A History of the Philippines by David P. Barrows

A History of the Philippines by David P. Barrows

Author:David P. Barrows [Barrows, David P.]
Language: eng
Format: epub
ISBN: 9781462290765
Google: afo2kwEACAAJ
Publisher: Repressed Publishing LLC
Published: 2012-05-06T04:17:46+00:00


In his own narrative he tells how he beat up and down between Capes San Lucas and Mendocino until the galleon, heavy with her riches, appeared. She fell into his hands almost without a fray. She carried one hundred and twenty-two thousand pesos of gold and a great and rich store of satins, damask, and musk. Cavendish landed the Spanish on the California coast, burned the “Santa Anna,” and then returned to the Philippines and made an attack upon the shipyard of Iloilo, but was repulsed. He sent a letter to the governor at Manila, boasting of his capture, and then sailed for the Cape of Good Hope and home.
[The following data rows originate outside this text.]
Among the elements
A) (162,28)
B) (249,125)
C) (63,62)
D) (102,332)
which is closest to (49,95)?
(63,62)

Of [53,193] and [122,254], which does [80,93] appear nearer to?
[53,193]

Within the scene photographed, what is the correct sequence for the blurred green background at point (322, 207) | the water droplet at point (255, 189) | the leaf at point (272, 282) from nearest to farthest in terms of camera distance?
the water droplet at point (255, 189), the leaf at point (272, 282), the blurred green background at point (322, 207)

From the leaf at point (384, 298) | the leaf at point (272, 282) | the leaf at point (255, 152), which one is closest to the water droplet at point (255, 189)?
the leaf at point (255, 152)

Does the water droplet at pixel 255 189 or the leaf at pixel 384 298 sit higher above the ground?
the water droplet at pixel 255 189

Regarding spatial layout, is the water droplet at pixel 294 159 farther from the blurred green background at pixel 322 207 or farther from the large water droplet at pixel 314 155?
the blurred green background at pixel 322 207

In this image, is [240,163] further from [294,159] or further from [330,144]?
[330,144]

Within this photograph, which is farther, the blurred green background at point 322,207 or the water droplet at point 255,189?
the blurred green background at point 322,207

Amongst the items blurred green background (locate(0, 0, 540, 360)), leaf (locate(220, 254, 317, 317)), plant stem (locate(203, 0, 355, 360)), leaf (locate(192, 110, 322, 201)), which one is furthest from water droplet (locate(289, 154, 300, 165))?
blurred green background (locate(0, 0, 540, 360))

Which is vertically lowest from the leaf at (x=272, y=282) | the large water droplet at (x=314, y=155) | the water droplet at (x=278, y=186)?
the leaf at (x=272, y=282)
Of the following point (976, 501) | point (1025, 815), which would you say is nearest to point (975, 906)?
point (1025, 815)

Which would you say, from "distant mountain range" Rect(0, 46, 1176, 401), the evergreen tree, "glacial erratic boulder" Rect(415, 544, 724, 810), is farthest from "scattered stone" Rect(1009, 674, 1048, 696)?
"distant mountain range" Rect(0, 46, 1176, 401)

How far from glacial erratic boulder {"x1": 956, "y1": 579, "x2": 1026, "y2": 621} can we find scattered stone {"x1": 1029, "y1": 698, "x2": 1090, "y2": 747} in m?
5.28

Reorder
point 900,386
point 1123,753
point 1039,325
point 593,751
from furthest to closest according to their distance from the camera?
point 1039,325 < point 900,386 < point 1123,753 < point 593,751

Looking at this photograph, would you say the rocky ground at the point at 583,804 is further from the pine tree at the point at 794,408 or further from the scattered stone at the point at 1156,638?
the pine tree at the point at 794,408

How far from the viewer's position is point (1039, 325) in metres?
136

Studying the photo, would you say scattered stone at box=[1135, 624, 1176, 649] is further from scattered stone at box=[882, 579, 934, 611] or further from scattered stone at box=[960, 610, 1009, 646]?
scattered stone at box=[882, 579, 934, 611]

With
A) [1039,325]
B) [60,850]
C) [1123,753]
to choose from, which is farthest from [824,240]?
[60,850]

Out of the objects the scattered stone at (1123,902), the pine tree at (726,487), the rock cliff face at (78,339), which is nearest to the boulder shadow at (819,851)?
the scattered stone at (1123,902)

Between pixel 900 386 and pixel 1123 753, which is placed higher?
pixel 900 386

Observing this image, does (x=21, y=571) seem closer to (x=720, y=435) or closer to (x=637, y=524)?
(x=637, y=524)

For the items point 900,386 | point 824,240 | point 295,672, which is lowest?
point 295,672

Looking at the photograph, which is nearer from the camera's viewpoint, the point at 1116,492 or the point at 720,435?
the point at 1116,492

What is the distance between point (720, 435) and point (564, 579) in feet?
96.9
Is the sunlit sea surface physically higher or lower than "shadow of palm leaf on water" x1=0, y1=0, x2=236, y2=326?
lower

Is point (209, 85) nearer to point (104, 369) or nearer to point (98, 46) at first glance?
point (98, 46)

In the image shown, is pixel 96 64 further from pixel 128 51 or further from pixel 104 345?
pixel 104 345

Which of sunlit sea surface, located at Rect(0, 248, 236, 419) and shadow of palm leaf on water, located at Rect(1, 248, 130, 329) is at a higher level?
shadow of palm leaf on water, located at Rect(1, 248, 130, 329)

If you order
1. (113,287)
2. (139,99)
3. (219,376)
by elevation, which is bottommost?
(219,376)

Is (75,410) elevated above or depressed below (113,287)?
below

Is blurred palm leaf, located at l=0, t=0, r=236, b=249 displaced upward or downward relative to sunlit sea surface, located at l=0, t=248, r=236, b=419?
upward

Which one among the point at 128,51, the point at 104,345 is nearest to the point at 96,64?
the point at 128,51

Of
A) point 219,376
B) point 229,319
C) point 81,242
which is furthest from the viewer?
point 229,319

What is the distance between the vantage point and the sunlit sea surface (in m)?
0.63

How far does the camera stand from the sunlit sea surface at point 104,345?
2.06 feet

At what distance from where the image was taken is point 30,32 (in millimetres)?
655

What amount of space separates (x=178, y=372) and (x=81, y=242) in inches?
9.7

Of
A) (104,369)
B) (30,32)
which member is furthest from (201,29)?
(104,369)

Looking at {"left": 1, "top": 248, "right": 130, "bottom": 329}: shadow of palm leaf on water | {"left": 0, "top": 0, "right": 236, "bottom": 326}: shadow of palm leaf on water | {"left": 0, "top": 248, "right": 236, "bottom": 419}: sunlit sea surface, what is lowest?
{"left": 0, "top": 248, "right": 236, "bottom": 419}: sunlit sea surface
There is an old story that tells how his sea-worn ships came up the Thames, their masts hung with silk and damask sails. From this time on the venture was less safe. In 1588 there came to Spain the overwhelming disaster of her history—the destruction of the Great Armada. From this date her power was gone, and her name was no longer a terror on the seas. English freebooters controlled the oceans, and in 1610 the Dutch appeared in the East, never to withdraw.

The City of Manila Three Hundred Years Ago.—We can hardly close this chapter without some further reference to the city of Manila as it appeared three hundred years ago. Morga has fortunately left us a detailed description from which the following points in the main are drawn. As we have already seen, Legaspi had laid out the city on the blackened site of the town and fortress of the Mohammedan prince, which had been destroyed in the struggle for occupation. He gave it the same extent and dimensions that it possesses to this day.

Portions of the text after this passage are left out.